There are however hidden avenues that can’t be tested, including whether a driving licence holder is indeed fit to drive all the time.
There are also psychological issues which are largely individual but which can have cultural prolongations as we all inherit things that form part of character and at times they can make a difference on how we react to certain situations.
It isn’t possible to test what sort of people are likely to be on ‘overdrive’, seeking to achieve certain short-term wishes by all means, but when faced with a 100-kilometer road stretch and a slow vehicle crawling endlessly, irritation is almost always ensues. Then it depends on luck that no other vehicle will also be rushing.
It is also evident that the number of people travelling to and from urban areas and villages during Christmas and New Year is often elevated, while the ‘will to rush’ is even more explicit than earlier.
So there is a more elevated scenario for the number of motor vehicles on a particular destination, with caution at greater risk of being thrown to the winds. That appears to have been the case in the past few days, with an average of one ghastly crash per day.
In the third big accident in as many days, ten people died in a head-on collision involving a van and a bus at Kibaoni village in Rombo District, Kilimanjaro Region, on Thursday.
According to the regional police commander, the van’s driver was trying to overtake another vehicle without caution. That obviously would be a case of faulty judgment but, given the number of vehicles on the road and the rush, it is partly owing to roads having been widened on highways that few crashes into ravines.
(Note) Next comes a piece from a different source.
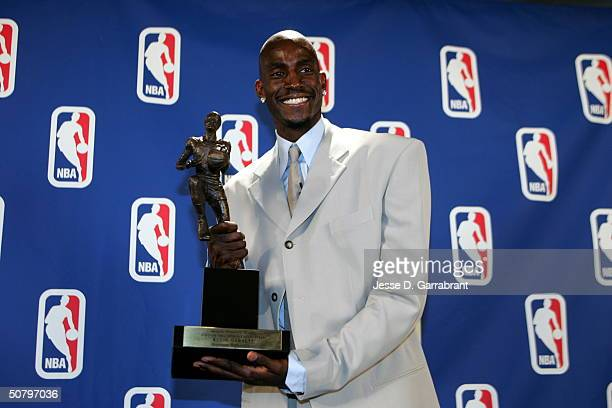 Kevin Garnett of the Minnesota Timberwolves receives the NBA MVP award on May 3 2004 at the Target Center in Minneapolis Minnesota NOTE TO USER User...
There are numerous spots that were notorious for road accidents but most are now tamed, if you will, including owing to infrastructure improvement efforts since the 1990s.
At first it was a matter of linking regional capitals with tarmac roads, followed by districts, and then the widening of municipal roads – all this in a bid to ease congestion.
Widening highways has usually taken place when the roads are periodically resurfaced, crucial for safe overtaking.
However, as experts have long demonstrated, there is a lot more to reducing the incidence of road crashes than merely ensuring we have better infrastructure (this could ‘backfire’) or lining long stretches of roads with traffic police officers on patrol.